Building a file server with FreeBSD, ZFS and a lot of disks
Table of Contents
This is a story of how I built a Storage server based on FreeBSD and ZFS to replace aging NetApp and Isilon storage servers that were serving HPC data over NFS.
The need #
At work, we run a compute cluster that uses an Isilon cluster as primary NAS storage. Excluding snapshots, we have about 200TB of research data, some of them in compressed formats, and others not.
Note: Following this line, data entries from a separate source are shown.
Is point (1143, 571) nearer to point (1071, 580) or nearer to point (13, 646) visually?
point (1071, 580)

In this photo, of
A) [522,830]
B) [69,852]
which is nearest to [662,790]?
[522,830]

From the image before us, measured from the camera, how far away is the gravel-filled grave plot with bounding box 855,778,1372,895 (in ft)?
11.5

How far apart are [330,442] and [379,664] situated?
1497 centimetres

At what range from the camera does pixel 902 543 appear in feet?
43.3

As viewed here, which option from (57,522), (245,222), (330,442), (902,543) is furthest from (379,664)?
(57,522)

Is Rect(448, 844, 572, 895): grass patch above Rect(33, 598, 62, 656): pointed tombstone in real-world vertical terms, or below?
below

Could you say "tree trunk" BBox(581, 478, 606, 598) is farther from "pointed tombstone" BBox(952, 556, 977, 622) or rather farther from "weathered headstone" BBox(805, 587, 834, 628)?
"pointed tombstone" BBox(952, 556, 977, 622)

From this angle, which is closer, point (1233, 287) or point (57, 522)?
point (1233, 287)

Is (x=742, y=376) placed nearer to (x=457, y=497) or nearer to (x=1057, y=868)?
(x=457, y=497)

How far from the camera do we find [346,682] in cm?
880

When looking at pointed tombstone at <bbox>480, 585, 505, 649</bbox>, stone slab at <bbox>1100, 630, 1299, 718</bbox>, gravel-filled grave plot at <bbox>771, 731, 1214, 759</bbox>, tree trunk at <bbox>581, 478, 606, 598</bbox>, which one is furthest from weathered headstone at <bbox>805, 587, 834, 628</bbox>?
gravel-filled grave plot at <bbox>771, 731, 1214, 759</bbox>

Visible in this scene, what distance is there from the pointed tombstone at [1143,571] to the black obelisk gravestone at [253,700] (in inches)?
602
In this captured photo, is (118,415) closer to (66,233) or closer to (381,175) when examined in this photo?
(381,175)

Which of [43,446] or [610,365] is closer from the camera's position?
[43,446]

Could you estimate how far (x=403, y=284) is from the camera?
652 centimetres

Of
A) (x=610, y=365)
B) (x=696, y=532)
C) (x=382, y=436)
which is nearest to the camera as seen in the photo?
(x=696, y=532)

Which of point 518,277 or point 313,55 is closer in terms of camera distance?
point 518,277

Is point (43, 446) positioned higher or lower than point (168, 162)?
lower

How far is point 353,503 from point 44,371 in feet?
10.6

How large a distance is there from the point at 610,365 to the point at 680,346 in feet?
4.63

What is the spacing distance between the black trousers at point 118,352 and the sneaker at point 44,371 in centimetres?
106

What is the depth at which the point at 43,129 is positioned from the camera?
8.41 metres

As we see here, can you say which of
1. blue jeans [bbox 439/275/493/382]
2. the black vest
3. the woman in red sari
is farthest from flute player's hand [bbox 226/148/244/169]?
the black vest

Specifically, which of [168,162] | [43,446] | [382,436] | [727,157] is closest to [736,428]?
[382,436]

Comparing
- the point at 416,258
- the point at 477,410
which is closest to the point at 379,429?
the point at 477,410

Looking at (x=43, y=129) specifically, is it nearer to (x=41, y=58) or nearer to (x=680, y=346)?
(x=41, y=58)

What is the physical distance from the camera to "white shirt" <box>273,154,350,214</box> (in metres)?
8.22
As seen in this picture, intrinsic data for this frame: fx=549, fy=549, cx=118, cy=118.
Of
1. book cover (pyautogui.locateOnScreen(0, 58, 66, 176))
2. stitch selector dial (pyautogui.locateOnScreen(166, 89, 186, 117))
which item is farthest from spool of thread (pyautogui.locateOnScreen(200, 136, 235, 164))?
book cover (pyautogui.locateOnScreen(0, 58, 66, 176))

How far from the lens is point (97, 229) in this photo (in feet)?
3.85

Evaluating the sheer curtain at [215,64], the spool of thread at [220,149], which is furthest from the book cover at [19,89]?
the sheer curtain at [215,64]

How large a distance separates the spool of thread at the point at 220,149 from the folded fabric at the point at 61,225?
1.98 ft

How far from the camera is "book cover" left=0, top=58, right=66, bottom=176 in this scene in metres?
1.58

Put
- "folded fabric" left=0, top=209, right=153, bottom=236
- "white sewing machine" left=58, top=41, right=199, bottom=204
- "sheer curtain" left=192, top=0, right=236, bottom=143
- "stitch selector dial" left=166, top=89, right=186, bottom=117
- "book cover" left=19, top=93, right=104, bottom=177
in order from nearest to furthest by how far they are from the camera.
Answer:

We needed an offsite backup file server that would constantly mirror our primary NAS and serve as a quick recovery source in case of a data loss in the the primary NAS. This offsite file server would be passive - will never face the wrath of the primary cluster workload.
In addition to the role of a passive backup server, this solution would take on some passive report generation workloads as an ideal way of offloading some work from the primary NAS. The passive work is read-only.
The backup server would keep snapshots in a best effort basis dating back to 10 years. However, this data on this backup server would be archived to tapes periodically.
Snapshots != Backups.
A simple guidance of priorities:
Data integrity > Cost of solution > Storage capacity > Performance.
Why not enterprise NAS? NetApp FAS or EMC Isilon or the like? #
We decided that enterprise grade NAS like NetAPP FAS or EMC Isilon are prohibitively expensive and an overkill for our needs.
An opensource & cheaper alternative to enterprise grade filesystem with the level of durability we expect turned up to be ZFS. We’re already spoilt from using snapshots by a clever Copy-on-Write Filesystem(WAFL) by NetApp. ZFS providing snapshots in almost identical way was a big influence in the choice. This is also why we did not consider just a CentOS box with the default XFS filesystem.
FreeBSD vs Debian for ZFS #
This is a backup server, a long-term solution. Stability and reliability are key requirements. ZFS on Linux may be popular at this time, but there is a lot of churn around its development, which means there is a higher probability of bugs like this to occur. We’re not looking for cutting edge features here. Perhaps, Linux would be considered in the future.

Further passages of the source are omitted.